Di certo ricordo che da quando ero ragazza, giunta alla fine di novembre, archiviavo il rimpianto per le vacanze estive già lontane, per l’inizio della scuola, o la tristezza per l’accorciarsi delle giornate o per il freddo che arrivava a gambe levate sulla mia città e, tutto d’un tratto, iniziavo invece a proiettarmi nell’attesa del Natale e ad avvertire, così, dentro di me un friccichio particolare assolutamente difficile da spiegare a parole.

So solo che l’anima mia cominciava incredibilmente a vivere uno stato di piacevole “attesa” della festa da me ritenuta sempre unica e densa di significato, e mai niente e nessuno è riuscito ad intaccare queste mie sensazioni.

Sensazioni che poi, con le domeniche d’Avvento, venivano incoraggiate e arricchite dal suono delle zampogne per strada, dalle luci intermittenti che si accendevano dappertutto, dalle case che si riempivano di frastuoni gioiosi e di amici cari con i quali si cucivano in modo indelebile legami e sane e affettuose connessioni.

• • •

▶ Cosa fare
Le affermazioni (a), (b) e (c) concordano con il brano sull'attesa del Natale? Rispondi sì o no per ciascuna, citando testualmente le parole del brano che lo decidono.
(a) L'attesa del Natale cominciava alla fine di novembre.
(b) Qualcosa o qualcuno è riuscito a intaccare quelle sensazioni.
(c) Con le domeniche d'Avvento le sensazioni erano arricchite anche dal suono delle zampogne per strada.

• • •

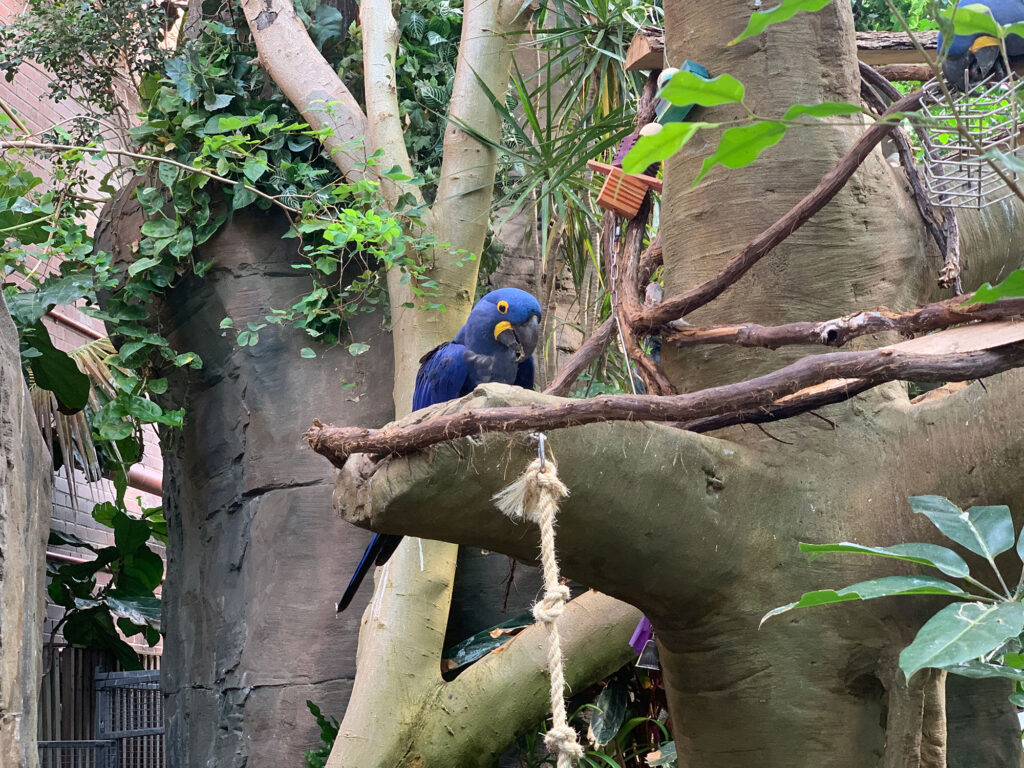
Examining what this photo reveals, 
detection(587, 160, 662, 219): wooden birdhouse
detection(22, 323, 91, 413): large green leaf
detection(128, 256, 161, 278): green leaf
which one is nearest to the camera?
detection(587, 160, 662, 219): wooden birdhouse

• • •

▶ Risposta al problema
(a) Sì: "giunta alla fine di novembre".
(b) No: "mai niente e nessuno è riuscito ad intaccare queste mie sensazioni".
(c) Sì: "venivano incoraggiate e arricchite dal suono delle zampogne per strada".